TRY IT: Start at the line below containing "Obiteljska kuća - Strahoninec (2)" and stop at the line containing "Rado Captain Cook Automatic 42 mm_R32505153". Repeat every line of that stretch exactly, and nothing outside it.

TASK INPUT:
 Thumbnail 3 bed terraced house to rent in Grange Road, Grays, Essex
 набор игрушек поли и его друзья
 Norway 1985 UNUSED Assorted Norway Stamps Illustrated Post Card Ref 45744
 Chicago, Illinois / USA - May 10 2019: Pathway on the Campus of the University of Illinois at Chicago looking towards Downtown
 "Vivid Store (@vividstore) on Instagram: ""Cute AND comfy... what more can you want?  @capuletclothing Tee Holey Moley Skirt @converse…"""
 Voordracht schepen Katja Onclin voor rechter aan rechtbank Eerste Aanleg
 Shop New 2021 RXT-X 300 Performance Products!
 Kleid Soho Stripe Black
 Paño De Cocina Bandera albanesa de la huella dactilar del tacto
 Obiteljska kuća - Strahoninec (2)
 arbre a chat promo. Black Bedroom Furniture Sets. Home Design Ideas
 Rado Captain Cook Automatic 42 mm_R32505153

==

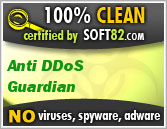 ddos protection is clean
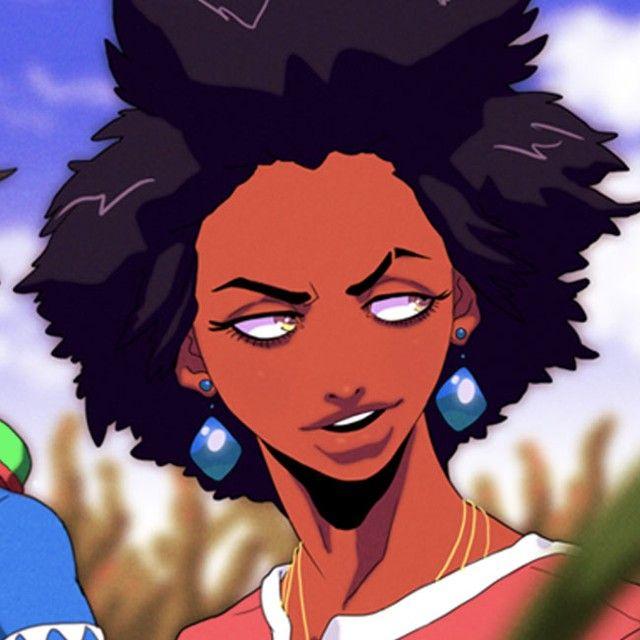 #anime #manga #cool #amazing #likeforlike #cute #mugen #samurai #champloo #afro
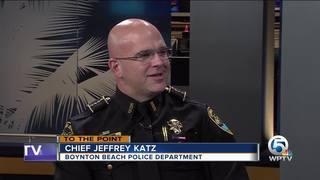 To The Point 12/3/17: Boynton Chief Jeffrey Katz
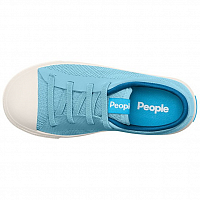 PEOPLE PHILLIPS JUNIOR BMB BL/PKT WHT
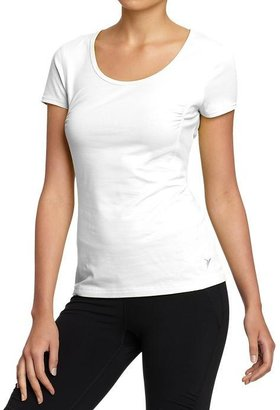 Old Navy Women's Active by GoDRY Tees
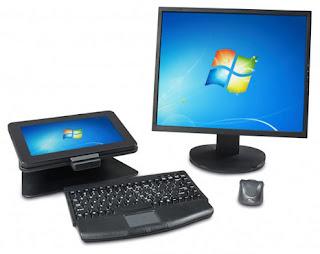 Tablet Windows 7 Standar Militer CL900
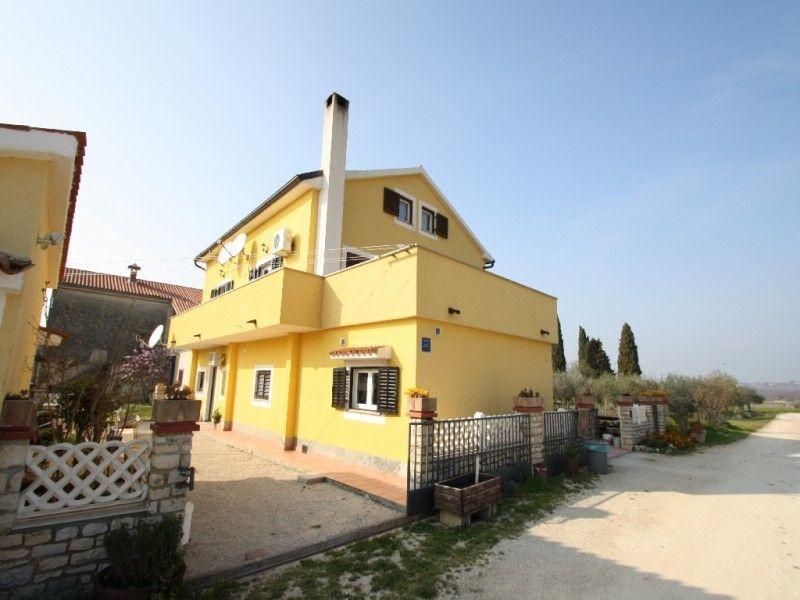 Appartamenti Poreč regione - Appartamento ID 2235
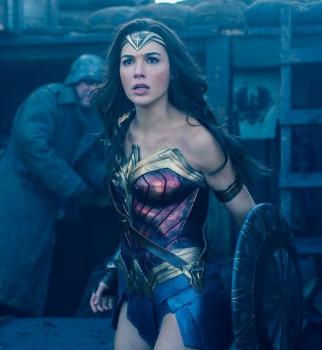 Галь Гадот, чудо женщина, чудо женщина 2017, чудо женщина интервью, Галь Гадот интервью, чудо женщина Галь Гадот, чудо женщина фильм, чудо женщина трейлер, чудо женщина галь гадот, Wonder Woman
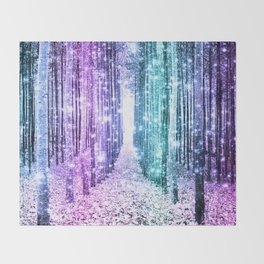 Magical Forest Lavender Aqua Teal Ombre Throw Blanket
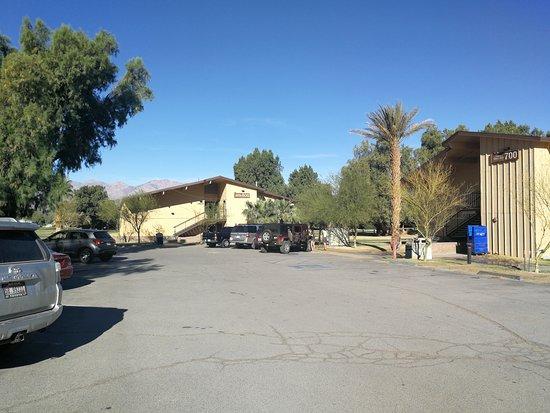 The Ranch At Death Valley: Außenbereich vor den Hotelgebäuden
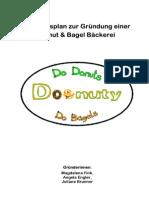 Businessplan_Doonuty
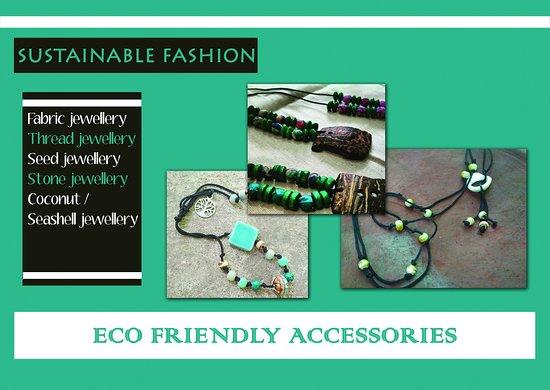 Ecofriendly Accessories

* * *

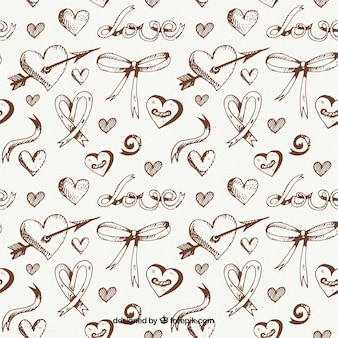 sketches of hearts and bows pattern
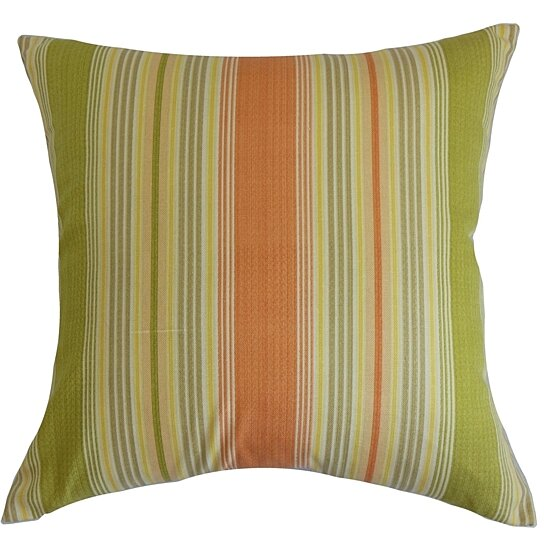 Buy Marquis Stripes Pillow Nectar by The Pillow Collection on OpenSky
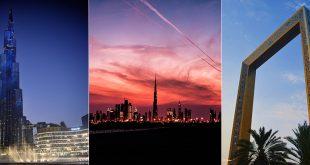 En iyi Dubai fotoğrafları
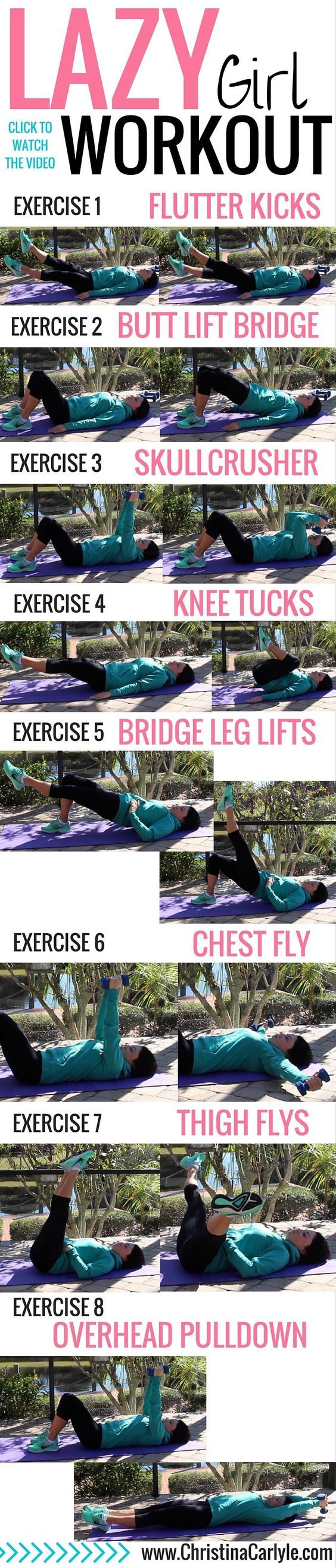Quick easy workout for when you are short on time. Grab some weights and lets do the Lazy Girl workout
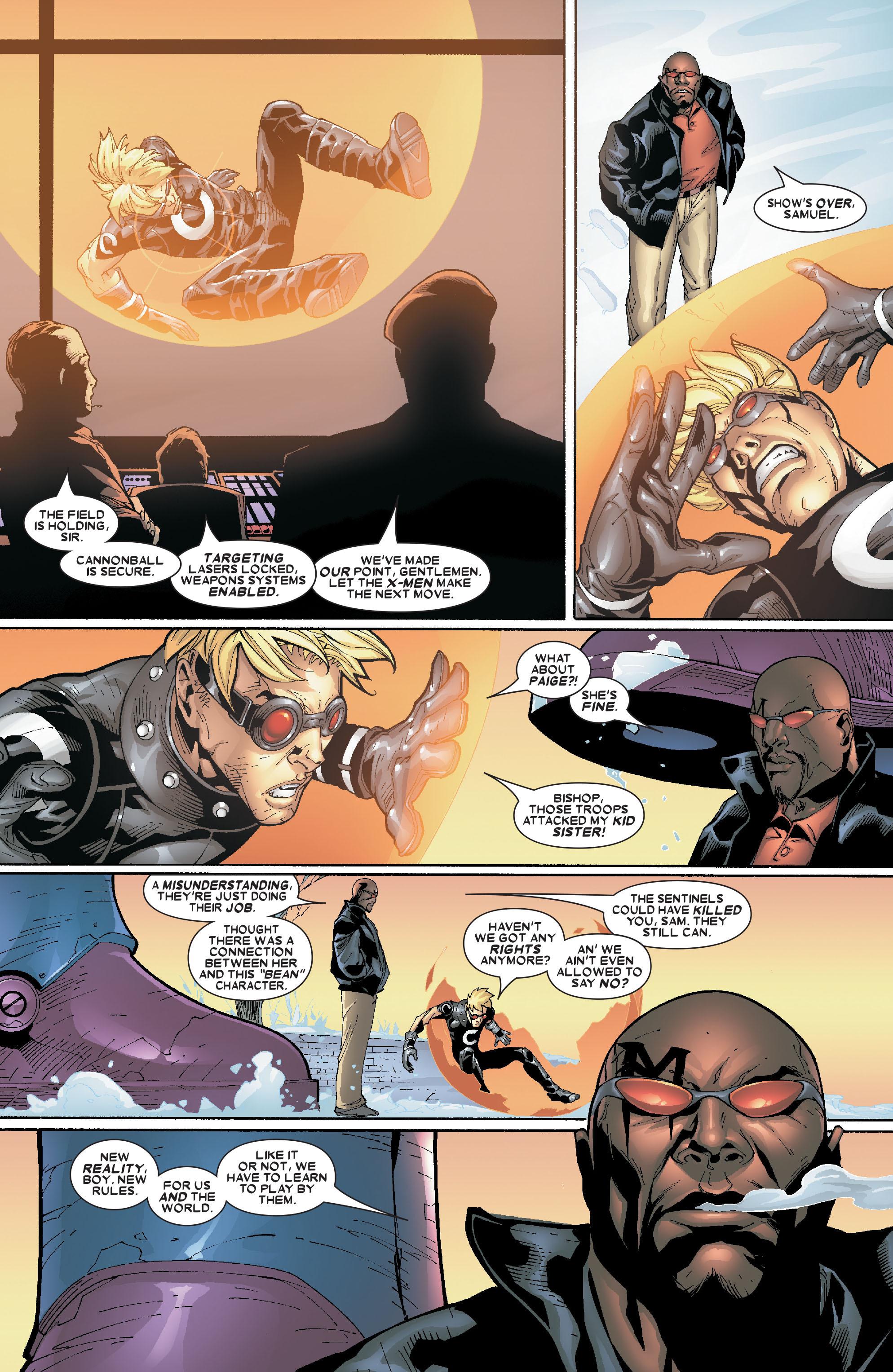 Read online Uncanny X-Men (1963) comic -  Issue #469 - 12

EXERCISE SOLUTION:
 Obiteljska kuća - Strahoninec (2)
 arbre a chat promo. Black Bedroom Furniture Sets. Home Design Ideas
 Rado Captain Cook Automatic 42 mm_R32505153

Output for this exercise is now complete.